**WHAT IS EXPECTED**
Rewrite the stretch of rows from the line containing "As observable in" through the end of the rows, changing "patterned area rug" to "woven rug" and leaving everything else as it is.
═══ RECORDS PROVIDED ═══
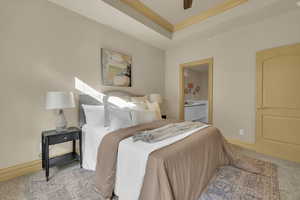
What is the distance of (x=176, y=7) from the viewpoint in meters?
2.64

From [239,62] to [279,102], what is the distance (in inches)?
42.4

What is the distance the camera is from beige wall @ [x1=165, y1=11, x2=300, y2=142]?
2.42m

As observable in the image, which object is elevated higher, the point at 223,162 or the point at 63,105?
the point at 63,105

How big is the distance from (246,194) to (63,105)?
256 cm

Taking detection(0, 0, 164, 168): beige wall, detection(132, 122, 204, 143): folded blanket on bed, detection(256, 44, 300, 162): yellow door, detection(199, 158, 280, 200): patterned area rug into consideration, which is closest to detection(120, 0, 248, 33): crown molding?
detection(0, 0, 164, 168): beige wall

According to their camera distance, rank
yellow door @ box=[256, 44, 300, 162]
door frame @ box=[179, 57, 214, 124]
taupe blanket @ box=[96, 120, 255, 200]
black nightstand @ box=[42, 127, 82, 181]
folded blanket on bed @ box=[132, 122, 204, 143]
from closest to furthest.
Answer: taupe blanket @ box=[96, 120, 255, 200]
folded blanket on bed @ box=[132, 122, 204, 143]
black nightstand @ box=[42, 127, 82, 181]
yellow door @ box=[256, 44, 300, 162]
door frame @ box=[179, 57, 214, 124]

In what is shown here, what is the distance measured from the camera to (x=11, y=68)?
1781 mm

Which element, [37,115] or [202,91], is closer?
[37,115]

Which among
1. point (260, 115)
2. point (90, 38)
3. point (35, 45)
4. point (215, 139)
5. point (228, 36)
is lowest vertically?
point (215, 139)

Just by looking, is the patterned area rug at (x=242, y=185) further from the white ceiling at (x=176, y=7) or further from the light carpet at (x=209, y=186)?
═══
**WORKED ANSWER**
As observable in the image, which object is elevated higher, the point at 223,162 or the point at 63,105?
the point at 63,105

How big is the distance from (246,194) to (63,105)?
256 cm

Taking detection(0, 0, 164, 168): beige wall, detection(132, 122, 204, 143): folded blanket on bed, detection(256, 44, 300, 162): yellow door, detection(199, 158, 280, 200): woven rug into consideration, which is closest to detection(120, 0, 248, 33): crown molding?
detection(0, 0, 164, 168): beige wall

According to their camera distance, rank
yellow door @ box=[256, 44, 300, 162]
door frame @ box=[179, 57, 214, 124]
taupe blanket @ box=[96, 120, 255, 200]
black nightstand @ box=[42, 127, 82, 181]
folded blanket on bed @ box=[132, 122, 204, 143]
from closest to furthest.
Answer: taupe blanket @ box=[96, 120, 255, 200]
folded blanket on bed @ box=[132, 122, 204, 143]
black nightstand @ box=[42, 127, 82, 181]
yellow door @ box=[256, 44, 300, 162]
door frame @ box=[179, 57, 214, 124]

In what is shown here, what is the distance measured from the camera to (x=11, y=68)?
1781 mm

Which element, [37,115] or [202,91], is closer?
[37,115]

Which among
1. point (260, 115)
2. point (90, 38)
3. point (35, 45)
4. point (215, 139)
5. point (228, 36)
is lowest vertically?
point (215, 139)

Just by looking, is the woven rug at (x=242, y=185) further from the white ceiling at (x=176, y=7) or further from the light carpet at (x=209, y=186)?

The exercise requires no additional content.